◆ Set exercise:
Change every "parked car" in the data below to "parked vehicle", and leave the rest untouched.

◆ Given data:
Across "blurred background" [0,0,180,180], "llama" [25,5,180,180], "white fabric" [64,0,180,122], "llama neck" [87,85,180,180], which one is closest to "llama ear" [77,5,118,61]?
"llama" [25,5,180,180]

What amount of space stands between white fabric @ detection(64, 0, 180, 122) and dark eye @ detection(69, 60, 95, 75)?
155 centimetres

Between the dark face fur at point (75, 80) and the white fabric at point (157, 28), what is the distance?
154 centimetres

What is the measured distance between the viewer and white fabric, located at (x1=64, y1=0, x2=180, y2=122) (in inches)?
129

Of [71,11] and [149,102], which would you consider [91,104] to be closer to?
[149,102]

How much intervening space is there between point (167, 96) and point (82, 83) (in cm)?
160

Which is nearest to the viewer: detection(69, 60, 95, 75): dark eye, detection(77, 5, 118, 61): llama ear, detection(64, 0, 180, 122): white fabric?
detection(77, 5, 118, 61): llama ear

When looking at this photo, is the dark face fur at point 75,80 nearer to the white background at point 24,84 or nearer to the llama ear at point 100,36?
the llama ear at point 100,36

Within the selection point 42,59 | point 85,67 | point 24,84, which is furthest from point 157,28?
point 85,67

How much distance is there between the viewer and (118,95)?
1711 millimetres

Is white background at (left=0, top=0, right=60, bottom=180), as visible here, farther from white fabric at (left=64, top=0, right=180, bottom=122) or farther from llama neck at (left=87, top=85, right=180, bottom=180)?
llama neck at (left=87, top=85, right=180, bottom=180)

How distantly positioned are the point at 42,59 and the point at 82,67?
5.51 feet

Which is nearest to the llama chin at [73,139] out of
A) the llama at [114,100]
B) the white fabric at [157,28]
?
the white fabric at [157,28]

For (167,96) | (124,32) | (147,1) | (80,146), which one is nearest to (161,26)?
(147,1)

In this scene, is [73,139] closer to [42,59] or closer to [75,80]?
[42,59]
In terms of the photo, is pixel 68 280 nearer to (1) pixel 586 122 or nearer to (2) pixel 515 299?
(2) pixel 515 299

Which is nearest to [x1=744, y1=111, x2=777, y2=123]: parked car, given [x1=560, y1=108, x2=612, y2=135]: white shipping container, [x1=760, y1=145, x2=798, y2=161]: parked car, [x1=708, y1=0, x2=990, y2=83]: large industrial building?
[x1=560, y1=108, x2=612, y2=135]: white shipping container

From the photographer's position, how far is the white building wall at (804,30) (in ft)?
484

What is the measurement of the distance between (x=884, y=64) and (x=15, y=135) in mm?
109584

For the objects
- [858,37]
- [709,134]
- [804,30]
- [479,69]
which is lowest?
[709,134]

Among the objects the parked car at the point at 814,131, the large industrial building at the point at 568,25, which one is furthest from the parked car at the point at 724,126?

◆ Full answer:
Across "blurred background" [0,0,180,180], "llama" [25,5,180,180], "white fabric" [64,0,180,122], "llama neck" [87,85,180,180], which one is closest to "llama ear" [77,5,118,61]?
"llama" [25,5,180,180]

What amount of space stands between white fabric @ detection(64, 0, 180, 122) and dark eye @ detection(69, 60, 95, 75)?
155 centimetres

Between the dark face fur at point (75, 80) and the white fabric at point (157, 28), what is the distance?
154 centimetres

What is the measured distance between the viewer and white fabric, located at (x1=64, y1=0, x2=180, y2=122) (in inches)?
129

Of [71,11] and [149,102], which would you consider [91,104] to be closer to?
[149,102]

How much intervening space is there between point (167, 96) and point (82, 83) (in cm)?
160

Which is nearest to the viewer: detection(69, 60, 95, 75): dark eye, detection(77, 5, 118, 61): llama ear, detection(64, 0, 180, 122): white fabric?
detection(77, 5, 118, 61): llama ear

When looking at this photo, is the dark face fur at point 75,80 nearer to the white background at point 24,84 or nearer to the llama ear at point 100,36?
the llama ear at point 100,36

Within the selection point 42,59 | point 85,67 | point 24,84, which is furthest from point 157,28?
point 85,67

How much distance is there between the viewer and (118,95)?
1711 millimetres

Is white background at (left=0, top=0, right=60, bottom=180), as visible here, farther from white fabric at (left=64, top=0, right=180, bottom=122) or farther from llama neck at (left=87, top=85, right=180, bottom=180)?
llama neck at (left=87, top=85, right=180, bottom=180)

How distantly positioned are the point at 42,59 and the point at 82,67?
5.51 feet

Which is nearest to the llama chin at [73,139] out of
A) the llama at [114,100]
B) the white fabric at [157,28]
?
the white fabric at [157,28]

For (167,96) | (124,32) | (147,1) | (80,146), which one is nearest to (161,26)?
(147,1)

In this scene, is [73,139] closer to [42,59] or closer to [75,80]?
[42,59]
In terms of the photo, is pixel 68 280 nearer to (1) pixel 586 122 or nearer to (2) pixel 515 299?
(2) pixel 515 299

Which is nearest to [x1=744, y1=111, x2=777, y2=123]: parked vehicle, given [x1=560, y1=108, x2=612, y2=135]: white shipping container, [x1=760, y1=145, x2=798, y2=161]: parked vehicle, [x1=708, y1=0, x2=990, y2=83]: large industrial building?
[x1=560, y1=108, x2=612, y2=135]: white shipping container

From the photographer's position, how far is the white building wall at (804,30) (in ft)?
484

What is the measurement of the distance between (x=884, y=64) and (x=15, y=135) in mm?
109584

For the objects
- [858,37]
- [709,134]
- [804,30]
- [479,69]
which is lowest?
[709,134]

Among the objects the parked vehicle at the point at 814,131, the large industrial building at the point at 568,25, which one is furthest from the parked vehicle at the point at 724,126?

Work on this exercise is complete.